Often after a divorce or separation, we cut ties with our ex-partner, and maybe never talk to them again. We go on living our lives while putting them in the past as if they no longer exist. The problem is, too many parents try to do this, when children are involved, and you simply cannot just cut all ties. Accumulatively you produced a child together, connecting you and making your family forever, whether one wants to admit it or not.
Once we come to understand this reality we can begin to partner with our children’s other parent to become a team and work together for their best interest. Just because your romantic relationship ended with your child’s other parent doesn’t mean that you cannot have a relationship with them. We have multiple types of relationships in life, with co-workers, friends, family members, and so on; they are all different and have different components to them. You can still have a relationship with your child’s other parent by building a partnership, a Co-Parenting relationship where you work together as a team in order to put your children first and raise them together. This will put your children in a good place where they are more likely to thrive and develop into happier, healthier adults.
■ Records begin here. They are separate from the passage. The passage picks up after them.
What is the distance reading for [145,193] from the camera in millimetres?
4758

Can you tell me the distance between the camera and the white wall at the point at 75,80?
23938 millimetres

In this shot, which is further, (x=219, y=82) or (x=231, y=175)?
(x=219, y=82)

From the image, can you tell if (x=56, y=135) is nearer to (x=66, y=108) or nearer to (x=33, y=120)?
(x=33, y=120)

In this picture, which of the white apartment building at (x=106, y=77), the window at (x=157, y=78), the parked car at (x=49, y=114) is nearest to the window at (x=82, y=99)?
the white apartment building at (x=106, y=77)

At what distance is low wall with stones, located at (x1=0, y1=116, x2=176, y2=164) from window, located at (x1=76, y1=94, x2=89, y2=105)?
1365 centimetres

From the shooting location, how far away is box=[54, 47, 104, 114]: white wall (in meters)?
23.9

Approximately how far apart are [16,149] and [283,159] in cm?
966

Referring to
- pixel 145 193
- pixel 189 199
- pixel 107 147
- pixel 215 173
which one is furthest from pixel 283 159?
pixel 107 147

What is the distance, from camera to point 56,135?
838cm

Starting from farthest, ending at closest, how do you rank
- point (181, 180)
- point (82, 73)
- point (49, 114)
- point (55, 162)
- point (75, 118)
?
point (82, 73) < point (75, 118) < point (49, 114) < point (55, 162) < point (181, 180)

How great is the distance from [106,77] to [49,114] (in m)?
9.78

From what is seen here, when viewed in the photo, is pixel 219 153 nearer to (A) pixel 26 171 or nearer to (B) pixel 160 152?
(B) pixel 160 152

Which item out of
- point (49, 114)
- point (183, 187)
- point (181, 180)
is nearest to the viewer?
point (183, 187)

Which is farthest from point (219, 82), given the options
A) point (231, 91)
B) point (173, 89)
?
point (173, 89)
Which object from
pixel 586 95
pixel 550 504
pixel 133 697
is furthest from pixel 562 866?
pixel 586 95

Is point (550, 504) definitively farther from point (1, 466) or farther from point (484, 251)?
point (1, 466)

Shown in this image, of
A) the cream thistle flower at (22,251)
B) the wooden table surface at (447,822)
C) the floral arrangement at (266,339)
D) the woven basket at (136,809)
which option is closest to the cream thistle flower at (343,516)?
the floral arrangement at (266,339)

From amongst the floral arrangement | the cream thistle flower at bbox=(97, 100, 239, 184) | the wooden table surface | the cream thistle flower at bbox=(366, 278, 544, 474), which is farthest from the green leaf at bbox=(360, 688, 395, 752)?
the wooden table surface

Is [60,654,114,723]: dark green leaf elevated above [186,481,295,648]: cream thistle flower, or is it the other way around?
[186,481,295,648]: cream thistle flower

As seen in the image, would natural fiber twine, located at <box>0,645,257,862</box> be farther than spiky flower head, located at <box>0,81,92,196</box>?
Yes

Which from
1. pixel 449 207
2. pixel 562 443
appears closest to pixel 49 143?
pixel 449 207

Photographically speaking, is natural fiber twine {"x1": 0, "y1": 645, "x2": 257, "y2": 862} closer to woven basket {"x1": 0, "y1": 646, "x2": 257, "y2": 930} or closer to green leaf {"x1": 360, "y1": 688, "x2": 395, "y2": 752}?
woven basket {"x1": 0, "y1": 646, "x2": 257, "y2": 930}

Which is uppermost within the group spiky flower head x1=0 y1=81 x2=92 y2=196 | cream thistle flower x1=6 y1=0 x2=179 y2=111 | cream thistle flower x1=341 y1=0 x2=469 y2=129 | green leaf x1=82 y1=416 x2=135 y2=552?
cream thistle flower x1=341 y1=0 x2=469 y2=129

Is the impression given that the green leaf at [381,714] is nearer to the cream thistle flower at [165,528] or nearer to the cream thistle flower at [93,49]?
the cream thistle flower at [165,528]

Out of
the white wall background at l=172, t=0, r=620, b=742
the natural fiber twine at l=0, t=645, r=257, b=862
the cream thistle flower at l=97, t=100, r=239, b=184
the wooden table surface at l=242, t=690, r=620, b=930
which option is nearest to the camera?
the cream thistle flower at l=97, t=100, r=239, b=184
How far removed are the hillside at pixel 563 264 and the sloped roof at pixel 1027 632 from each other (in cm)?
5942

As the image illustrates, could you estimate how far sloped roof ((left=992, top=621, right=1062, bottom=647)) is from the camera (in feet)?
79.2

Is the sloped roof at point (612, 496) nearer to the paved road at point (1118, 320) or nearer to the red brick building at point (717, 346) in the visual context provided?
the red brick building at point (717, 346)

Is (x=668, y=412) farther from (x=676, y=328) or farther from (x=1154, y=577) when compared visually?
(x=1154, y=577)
Now don’t get us wrong, we’re not saying this will be easy or will happen overnight; but, it will be worth it in the end as it is best for your children’s well-being. In fact, let’s look at a recent example of a family that testifies to this point.
“This is my ex. This right here is more valuable than gold. This is a man who doesn’t pay a dime through the state because when my son needs new clothes, I just call him. This is a man who buys a bundle of kids’ movies on Vudu so even I can enjoy them with my son in my own home. A man who drops off the $45 box of pull-ups at my front door so I don’t have to load him up and go to the store. One who takes his son in 10 min notices far often than he should because I have too much to get done or just need a nap. This is a man who listens to me cry because I’m stressed out. This is a man who tells his son not to forget mommy’s boyfriend when he lists his favorite people off the top of his head…A man who rushes over because we got locked out of the house or spends his evening fixing something for us. This is a man who labeled the presents he bought his son from “mommy” because mommy couldn’t get him as many. A man who still watches my sister’s kids so our son can be with his cousins. One who accompanies me to meet strangers from Craigslist to ensure we are safe. This is the diaper-bag-wearing, chocolate-milk-making, selfless, protective, generous, accomplished FATHER to my son.
The number of obstacles we’ve had to overcome to get to this point is tremendous. This was not easy, this was a choice. Stop giving excuses and come together for your children. I’m the most stubborn person that I know and forgiveness came easy to us for the sake of our son. And because of that, I see my son every single day. We always welcome each other’s presence.
In case I haven’t told you lately, I’m grateful for you. Most importantly for the motivated individual you are and how you provide Pierson with a phenomenal role model despite the foundation you once had. I love the amount of love my son will always have from you.”
As you can see Jessica and her ex didn’t just develop a partnership and Co-Parenting relationship overnight, but, they did put their differences aside and put their son first in order to give him the best life possible despite their relationship ending. This story is a true testament to not only the love for their son and his well-being but also to show that no matter the obstacles, it is possible, and you can do it. All you have to do is put the focus on your children to do what is best for their well-being.